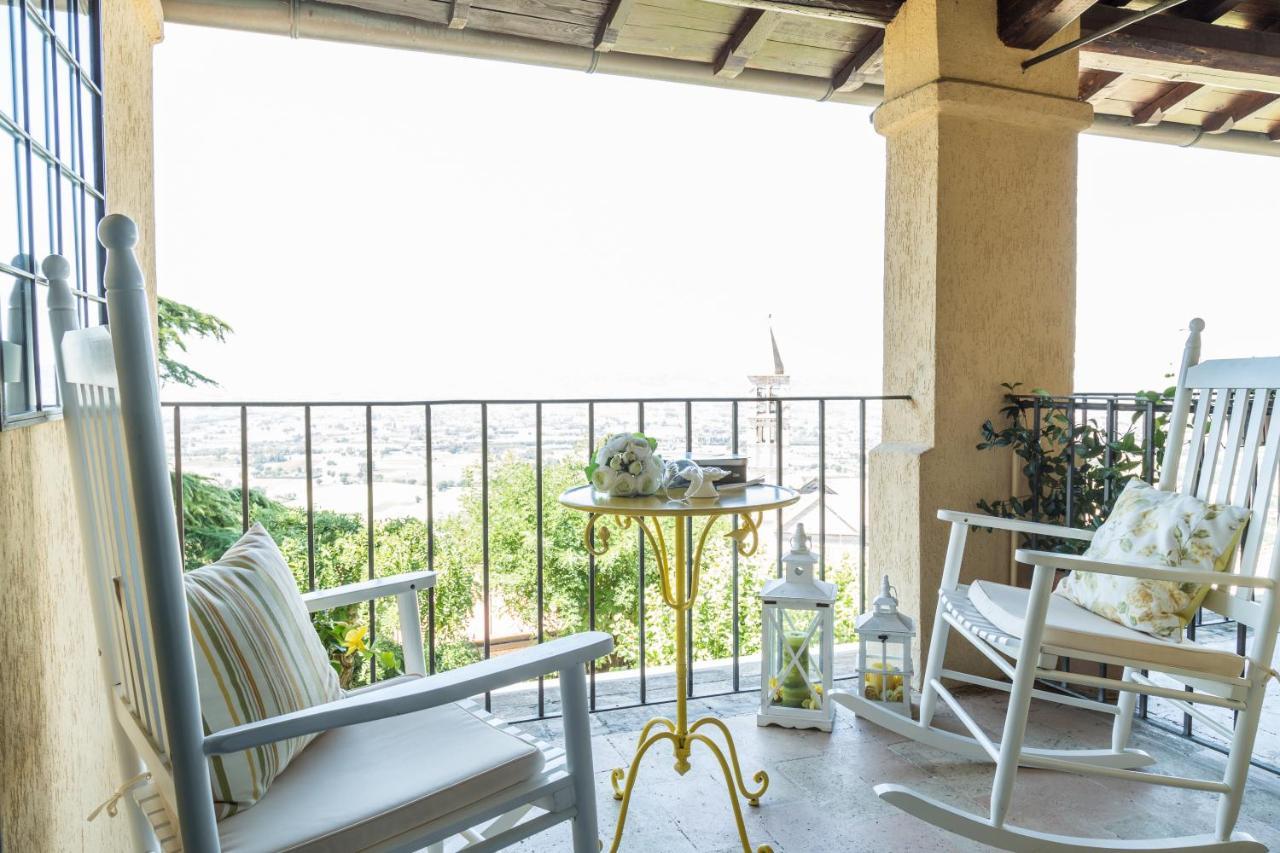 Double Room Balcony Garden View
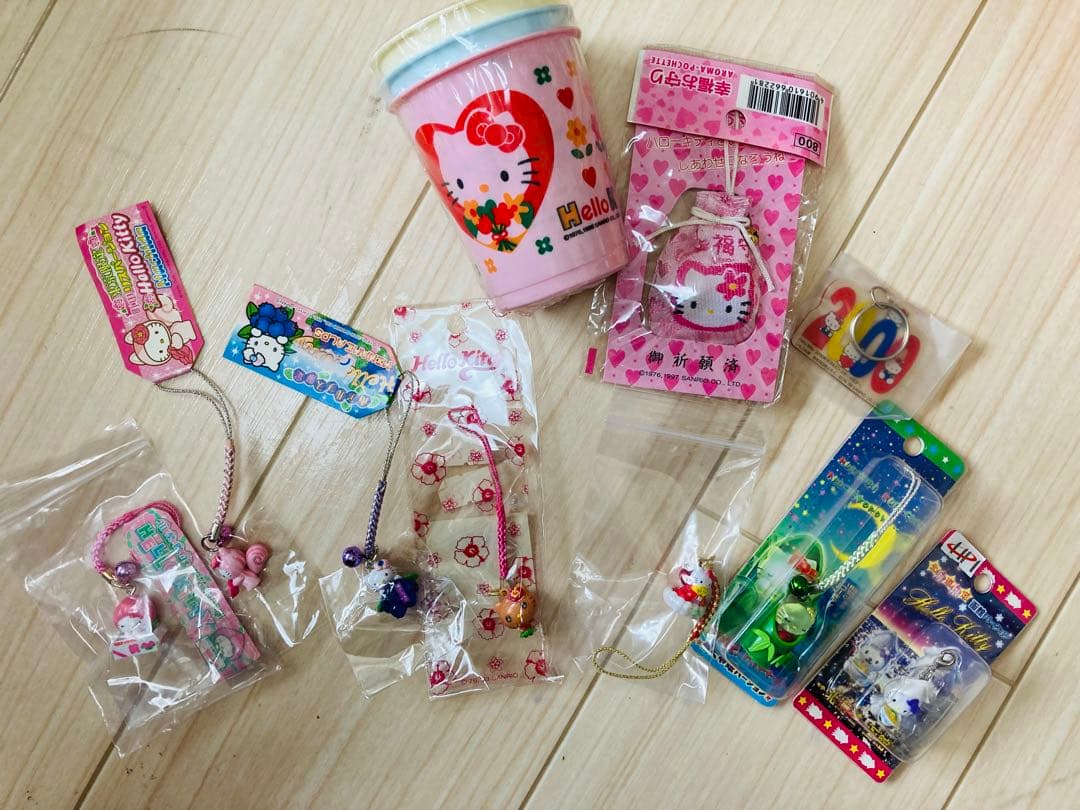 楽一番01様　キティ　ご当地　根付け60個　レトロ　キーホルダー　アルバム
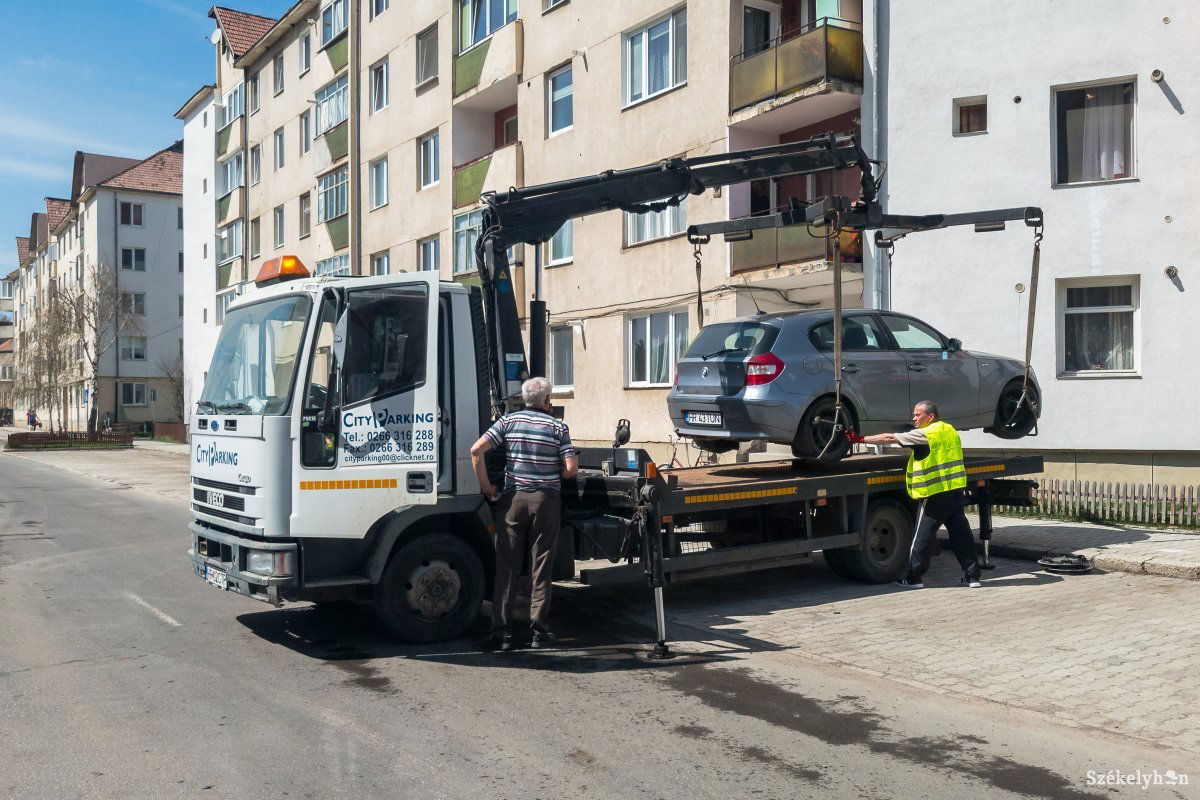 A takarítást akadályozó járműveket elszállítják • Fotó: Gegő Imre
---
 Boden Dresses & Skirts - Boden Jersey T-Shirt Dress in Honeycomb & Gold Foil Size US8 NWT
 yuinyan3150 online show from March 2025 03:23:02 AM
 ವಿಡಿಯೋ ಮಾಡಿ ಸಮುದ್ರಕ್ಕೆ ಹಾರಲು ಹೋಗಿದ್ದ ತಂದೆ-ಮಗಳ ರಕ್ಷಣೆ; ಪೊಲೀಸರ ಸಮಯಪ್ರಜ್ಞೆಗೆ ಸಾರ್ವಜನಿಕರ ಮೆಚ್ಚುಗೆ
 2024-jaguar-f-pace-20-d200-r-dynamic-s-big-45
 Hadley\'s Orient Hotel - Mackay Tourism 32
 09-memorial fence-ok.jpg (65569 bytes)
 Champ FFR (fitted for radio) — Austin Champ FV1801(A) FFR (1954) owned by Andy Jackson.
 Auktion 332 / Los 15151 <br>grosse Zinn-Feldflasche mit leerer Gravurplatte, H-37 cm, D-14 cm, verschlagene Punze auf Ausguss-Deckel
--
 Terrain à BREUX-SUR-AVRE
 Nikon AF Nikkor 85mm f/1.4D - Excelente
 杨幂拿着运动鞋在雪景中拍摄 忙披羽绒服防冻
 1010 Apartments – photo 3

• Task objective
Please repeat, exactly as written, the lines in the records above, starting with the one that has "Double Room Balcony Garden View" and going on through the one that has "A takarítást akadályozó". Pictures are to be left out.

• Solution to this task
 Double Room Balcony Garden View
 楽一番01様　キティ　ご当地　根付け60個　レトロ　キーホルダー　アルバム
 A takarítást akadályozó járműveket elszállítják • Fotó: Gegő Imre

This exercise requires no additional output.